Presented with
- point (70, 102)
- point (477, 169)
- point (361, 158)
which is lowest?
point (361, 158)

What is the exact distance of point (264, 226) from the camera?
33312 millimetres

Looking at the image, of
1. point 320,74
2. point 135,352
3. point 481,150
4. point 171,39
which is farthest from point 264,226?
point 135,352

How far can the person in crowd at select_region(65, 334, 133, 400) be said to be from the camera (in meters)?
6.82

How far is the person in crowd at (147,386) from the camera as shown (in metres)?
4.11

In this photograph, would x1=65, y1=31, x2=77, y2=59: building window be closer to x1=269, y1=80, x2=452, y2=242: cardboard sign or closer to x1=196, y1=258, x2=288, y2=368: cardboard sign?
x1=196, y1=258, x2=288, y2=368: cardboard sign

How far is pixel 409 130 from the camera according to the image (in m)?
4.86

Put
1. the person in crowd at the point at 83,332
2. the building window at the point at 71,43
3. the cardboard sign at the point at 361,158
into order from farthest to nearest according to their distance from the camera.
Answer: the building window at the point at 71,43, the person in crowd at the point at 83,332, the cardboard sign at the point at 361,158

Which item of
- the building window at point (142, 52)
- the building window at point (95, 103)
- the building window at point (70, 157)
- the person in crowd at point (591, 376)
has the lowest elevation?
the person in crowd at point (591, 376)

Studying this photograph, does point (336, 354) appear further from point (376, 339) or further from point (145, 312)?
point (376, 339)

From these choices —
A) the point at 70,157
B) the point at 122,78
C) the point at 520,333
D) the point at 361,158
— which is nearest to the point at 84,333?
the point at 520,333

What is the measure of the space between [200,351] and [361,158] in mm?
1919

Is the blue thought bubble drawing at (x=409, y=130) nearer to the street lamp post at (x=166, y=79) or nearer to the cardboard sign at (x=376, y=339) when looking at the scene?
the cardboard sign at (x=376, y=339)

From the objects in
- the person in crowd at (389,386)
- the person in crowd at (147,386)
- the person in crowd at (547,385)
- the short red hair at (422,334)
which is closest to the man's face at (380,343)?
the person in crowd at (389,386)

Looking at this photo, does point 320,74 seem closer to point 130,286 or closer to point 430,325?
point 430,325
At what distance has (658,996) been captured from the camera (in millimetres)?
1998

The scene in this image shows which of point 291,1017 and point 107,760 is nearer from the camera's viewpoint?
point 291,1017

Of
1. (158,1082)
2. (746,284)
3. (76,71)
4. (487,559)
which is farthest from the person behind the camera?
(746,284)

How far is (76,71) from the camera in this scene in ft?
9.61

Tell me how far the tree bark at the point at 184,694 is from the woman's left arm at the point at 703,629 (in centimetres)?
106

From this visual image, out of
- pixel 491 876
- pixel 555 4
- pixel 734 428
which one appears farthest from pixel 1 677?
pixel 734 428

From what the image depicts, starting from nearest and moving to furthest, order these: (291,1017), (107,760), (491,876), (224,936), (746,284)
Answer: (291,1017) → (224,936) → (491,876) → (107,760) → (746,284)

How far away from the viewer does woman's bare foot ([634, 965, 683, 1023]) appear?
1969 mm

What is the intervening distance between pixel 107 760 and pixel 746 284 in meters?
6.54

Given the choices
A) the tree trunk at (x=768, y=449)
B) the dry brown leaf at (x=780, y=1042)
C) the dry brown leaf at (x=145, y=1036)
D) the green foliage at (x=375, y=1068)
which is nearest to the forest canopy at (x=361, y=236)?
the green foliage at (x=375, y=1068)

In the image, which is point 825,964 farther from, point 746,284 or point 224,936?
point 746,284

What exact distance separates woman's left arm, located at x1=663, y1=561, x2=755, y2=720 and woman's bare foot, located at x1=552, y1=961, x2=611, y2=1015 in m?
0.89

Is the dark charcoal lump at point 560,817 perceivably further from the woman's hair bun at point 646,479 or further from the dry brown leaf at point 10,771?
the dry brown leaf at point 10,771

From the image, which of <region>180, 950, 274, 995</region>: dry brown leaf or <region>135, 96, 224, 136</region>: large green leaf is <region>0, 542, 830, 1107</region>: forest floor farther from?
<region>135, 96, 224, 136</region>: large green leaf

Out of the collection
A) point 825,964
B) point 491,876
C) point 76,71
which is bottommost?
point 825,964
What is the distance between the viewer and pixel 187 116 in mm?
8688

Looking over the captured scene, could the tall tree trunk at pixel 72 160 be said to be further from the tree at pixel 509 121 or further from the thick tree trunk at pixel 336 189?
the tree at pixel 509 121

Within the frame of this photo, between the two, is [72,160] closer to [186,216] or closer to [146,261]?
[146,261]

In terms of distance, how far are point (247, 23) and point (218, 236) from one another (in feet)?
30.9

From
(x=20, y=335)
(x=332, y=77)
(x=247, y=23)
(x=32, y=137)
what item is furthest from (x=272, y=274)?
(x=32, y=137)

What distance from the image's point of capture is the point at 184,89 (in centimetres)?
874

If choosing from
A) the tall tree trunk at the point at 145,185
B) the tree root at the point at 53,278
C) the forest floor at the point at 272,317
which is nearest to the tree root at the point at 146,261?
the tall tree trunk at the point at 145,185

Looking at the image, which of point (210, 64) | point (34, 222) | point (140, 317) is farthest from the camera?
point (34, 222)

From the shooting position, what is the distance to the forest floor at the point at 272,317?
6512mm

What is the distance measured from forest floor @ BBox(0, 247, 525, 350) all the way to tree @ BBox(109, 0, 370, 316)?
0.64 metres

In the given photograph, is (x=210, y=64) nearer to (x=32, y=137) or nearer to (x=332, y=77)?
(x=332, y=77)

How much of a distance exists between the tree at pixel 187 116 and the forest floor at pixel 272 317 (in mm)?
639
———
Turn every line of the material above into a JSON list of strings, one string per line, skipping the blank lines.

[
  "Presented with",
  "- point (70, 102)",
  "- point (477, 169)",
  "- point (361, 158)",
  "which is lowest?",
  "point (361, 158)",
  "What is the exact distance of point (264, 226) from the camera?",
  "33312 millimetres",
  "Looking at the image, of",
  "1. point 320,74",
  "2. point 135,352",
  "3. point 481,150",
  "4. point 171,39",
  "which is farthest from point 264,226?",
  "point 135,352",
  "How far can the person in crowd at select_region(65, 334, 133, 400) be said to be from the camera (in meters)?",
  "6.82",
  "How far is the person in crowd at (147,386) from the camera as shown (in metres)?",
  "4.11",
  "In this photograph, would x1=65, y1=31, x2=77, y2=59: building window be closer to x1=269, y1=80, x2=452, y2=242: cardboard sign or closer to x1=196, y1=258, x2=288, y2=368: cardboard sign?",
  "x1=196, y1=258, x2=288, y2=368: cardboard sign",
  "How far is pixel 409 130 from the camera according to the image (in m)?",
  "4.86",
  "Put",
  "1. the person in crowd at the point at 83,332",
  "2. the building window at the point at 71,43",
  "3. the cardboard sign at the point at 361,158",
  "into order from farthest to nearest according to their distance from the camera.",
  "Answer: the building window at the point at 71,43, the person in crowd at the point at 83,332, the cardboard sign at the point at 361,158",
  "Which item of",
  "- the building window at point (142, 52)",
  "- the building window at point (95, 103)",
  "- the building window at point (70, 157)",
  "- the person in crowd at point (591, 376)",
  "has the lowest elevation?",
  "the person in crowd at point (591, 376)",
  "Studying this photograph, does point (336, 354) appear further from point (376, 339) or further from point (145, 312)?",
  "point (376, 339)",
  "From these choices —",
  "A) the point at 70,157",
  "B) the point at 122,78",
  "C) the point at 520,333",
  "D) the point at 361,158",
  "— which is nearest to the point at 84,333?",
  "the point at 520,333",
  "What is the measure of the space between [200,351] and [361,158] in mm?",
  "1919",
  "Is the blue thought bubble drawing at (x=409, y=130) nearer to the street lamp post at (x=166, y=79) or nearer to the cardboard sign at (x=376, y=339) when looking at the scene?",
  "the cardboard sign at (x=376, y=339)",
  "From the objects in",
  "- the person in crowd at (389,386)",
  "- the person in crowd at (147,386)",
  "- the person in crowd at (547,385)",
  "- the short red hair at (422,334)",
  "which is closest to the man's face at (380,343)?",
  "the person in crowd at (389,386)",
  "Looking at this photo, does point 320,74 seem closer to point 130,286 or closer to point 430,325?",
  "point 430,325",
  "At what distance has (658,996) been captured from the camera (in millimetres)?",
  "1998",
  "The scene in this image shows which of point 291,1017 and point 107,760 is nearer from the camera's viewpoint?",
  "point 291,1017",
  "Of",
  "1. (158,1082)",
  "2. (746,284)",
  "3. (76,71)",
  "4. (487,559)",
  "which is farthest from the person behind the camera?",
  "(746,284)",
  "How far is (76,71) from the camera in this scene in ft?",
  "9.61",
  "Tell me how far the tree bark at the point at 184,694 is from the woman's left arm at the point at 703,629 (in centimetres)?",
  "106",
  "From this visual image, out of",
  "- pixel 491 876",
  "- pixel 555 4",
  "- pixel 734 428",
  "which one appears farthest from pixel 1 677?",
  "pixel 734 428",
  "From what the image depicts, starting from nearest and moving to furthest, order these: (291,1017), (107,760), (491,876), (224,936), (746,284)",
  "Answer: (291,1017) → (224,936) → (491,876) → (107,760) → (746,284)",
  "How far away from the viewer does woman's bare foot ([634, 965, 683, 1023]) appear?",
  "1969 mm",
  "What is the intervening distance between pixel 107 760 and pixel 746 284 in meters?",
  "6.54",
  "Given the choices",
  "A) the tree trunk at (x=768, y=449)",
  "B) the dry brown leaf at (x=780, y=1042)",
  "C) the dry brown leaf at (x=145, y=1036)",
  "D) the green foliage at (x=375, y=1068)",
  "which is nearest to the forest canopy at (x=361, y=236)?",
  "the green foliage at (x=375, y=1068)",
  "In the image, which is point 825,964 farther from, point 746,284 or point 224,936?",
  "point 746,284",
  "What exact distance separates woman's left arm, located at x1=663, y1=561, x2=755, y2=720 and woman's bare foot, located at x1=552, y1=961, x2=611, y2=1015 in m?",
  "0.89",
  "Is the dark charcoal lump at point 560,817 perceivably further from the woman's hair bun at point 646,479 or further from the dry brown leaf at point 10,771?",
  "the dry brown leaf at point 10,771",
  "From the image, which of <region>180, 950, 274, 995</region>: dry brown leaf or <region>135, 96, 224, 136</region>: large green leaf is <region>0, 542, 830, 1107</region>: forest floor farther from?",
  "<region>135, 96, 224, 136</region>: large green leaf",
  "Out of the collection",
  "A) point 825,964",
  "B) point 491,876",
  "C) point 76,71",
  "which is bottommost?",
  "point 825,964",
  "What is the distance between the viewer and pixel 187 116 in mm?",
  "8688",
  "Looking over the captured scene, could the tall tree trunk at pixel 72 160 be said to be further from the tree at pixel 509 121 or further from the thick tree trunk at pixel 336 189?",
  "the tree at pixel 509 121",
  "Within the frame of this photo, between the two, is [72,160] closer to [186,216] or closer to [146,261]?",
  "[146,261]",
  "In terms of distance, how far are point (247, 23) and point (218, 236) from one another (in feet)?",
  "30.9",
  "From",
  "(x=20, y=335)",
  "(x=332, y=77)",
  "(x=247, y=23)",
  "(x=32, y=137)",
  "what item is furthest from (x=272, y=274)?",
  "(x=32, y=137)",
  "What distance from the image's point of capture is the point at 184,89 (in centimetres)?",
  "874",
  "If choosing from",
  "A) the tall tree trunk at the point at 145,185",
  "B) the tree root at the point at 53,278",
  "C) the forest floor at the point at 272,317",
  "which is nearest to the tree root at the point at 146,261?",
  "the tall tree trunk at the point at 145,185",
  "Looking at the image, which of point (210, 64) | point (34, 222) | point (140, 317) is farthest from the camera?",
  "point (34, 222)",
  "From the shooting position, what is the distance to the forest floor at the point at 272,317?",
  "6512mm",
  "What is the distance measured from forest floor @ BBox(0, 247, 525, 350) all the way to tree @ BBox(109, 0, 370, 316)?",
  "0.64 metres",
  "In the given photograph, is (x=210, y=64) nearer to (x=32, y=137) or nearer to (x=332, y=77)?",
  "(x=332, y=77)",
  "How much of a distance exists between the tree at pixel 187 116 and the forest floor at pixel 272 317 (in mm)?",
  "639"
]